Wednesday, September 4, 2013

Being Able to Balance

When I was a kid, I can remember going to the Pathmark grocery store with my father, and standing there at the end of the checkout lane, bagging groceries while standing on one foot. It was just something that I did. Instinctively, I would tuck one leg up under me, foot pressing against the thigh of the standing leg, and bag groceries like that. Sometimes, I would switch it up between bags of groceries.

It never occurred to me until just recently that most people have kind of a hard time with balance in yoga class. When Robin starts demonstrating something like Tree, or Standing Figure 4, Eagle, or King Dancer, I move into easily, because for me, it feels like a natural thing to do.

Of course, the first time she suggested closing my eyes, I bust out laughing. Yeah, I can balance on one leg, but with my eyes closed? Not!

Then during one class, she suggested that we look at balancing poses as a sort of standing meditation. Woa-ho! For some reason, that suggestion clicked with me. I close my eyes when I meditate (most of the time), so why  not close my eyes when it's time to standing in a balancing pose, right?

One afternoon while trying to keep my balance in Tree amidst my wobbling classmates, I thought, yes, this will be less distracting if I close my eyes.

And what do you know? I did it.
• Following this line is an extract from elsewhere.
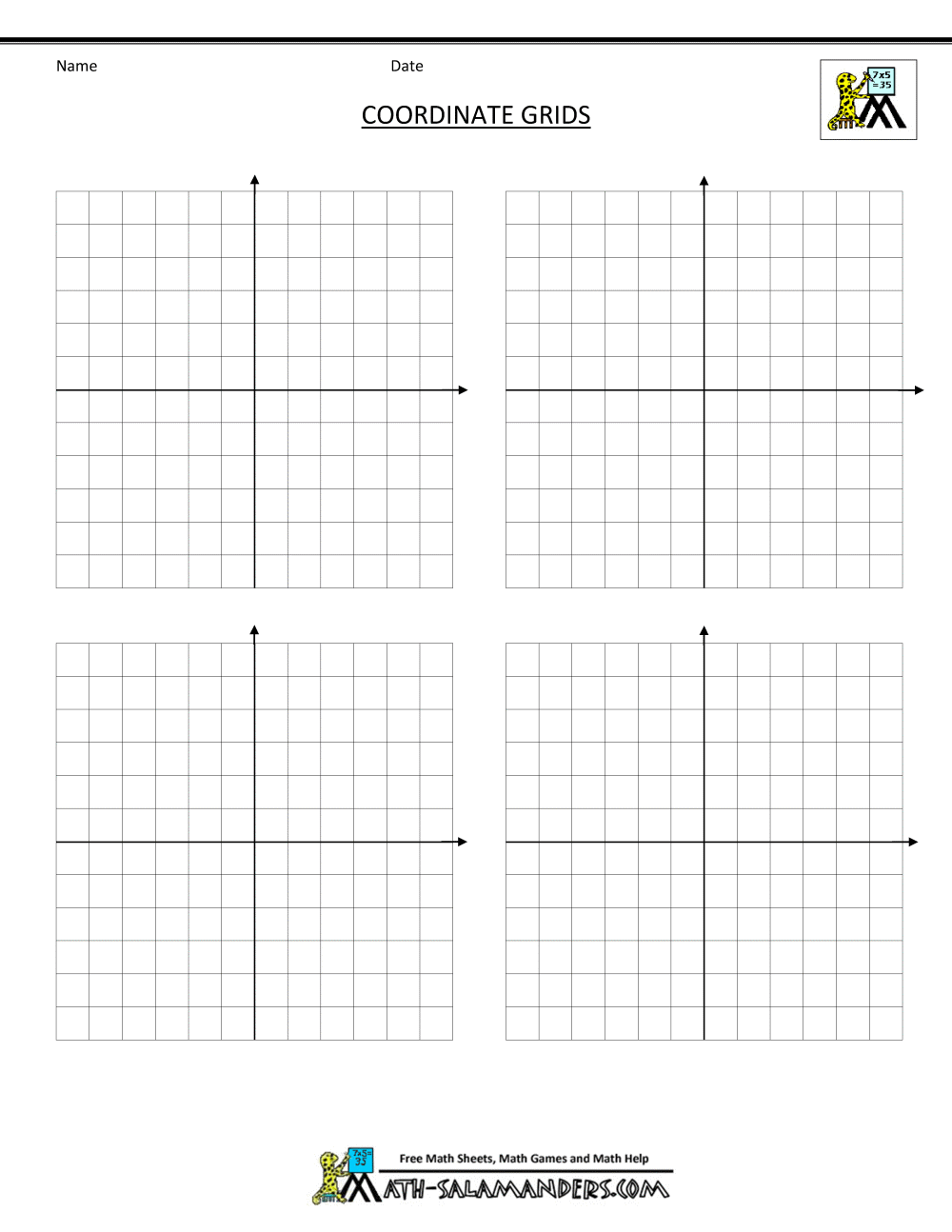 Coordinate Plane Grid Worksheets Library Coordinate Plane Grid Worksheets Library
I didn't wobble. (Much.) I didn't fall.

If I'm having a terrible practice, and I can't stand straight in Warrior or Triangle or any of the standing poses, I can almost always find some stability and some stillness in a balancing pose.

Ironic, since it feels like I spend most of my life chasing after some kind of balance. If I'm working, I worry about what has to be done around the house. If I'm cleaning up the house, I'm worrying about the work that's piling up. If I'm spending quality time with the boys, I'm worrying about work AND the chores that need to be done. You see where I'm going with this?

It's a small comfort that when I step on my mat, I know that I'll at least be able to find a few minutes of balance, no matter what else is going on in my life.

Tuesday, September 3, 2013

Early Mornings

I don't often get the chance to do an early morning class. (When I say early, I'm talking about the 7:30 a.m. classes at my local studio.) But this week, Tom is off from work all week, so while he's at home sleeping in with Colden, I get to start my day with a yoga class.

This morning was beautiful. Very humid, overcast, foggy, little bit of drizzle in some places. It's the kind of mornings that you don't really get in the city, or even the suburbs. Almost no cars on the road, and I haven't had a reason to be on the road so early in years. I felt like I was sneaking around while the rest of the world slept...

And, yes, I yawned my way through pretty much the entire class. It probably didn't help that Colden was up every hour or two all night, crying for me. It's either this crazy weather, or the moon (new moon coming up), or the impending first day of kindergarten this week, but that poor kid could not get to sleep, and when he did, he tossed and turned and was just generally miserable.

So, there I was, and every time Robin said, "Take a deep inhale through your nose," I found myself taking a big yawn in and out of my mouth. Yawn, yawn, yawn. Savasana was a blissful rest at the end of practice, and I came home feeling calm and quiet, and really, really hungry for some scrambled eggs and cheese.

I'm in the countdown to start my yoga teacher training. First weekend of October is my first session. And as I've been swinging back and forth between thinking, "I really don't want to do this," and, "I can't wait to do this," I find myself thinking, "Yes, this is what I want."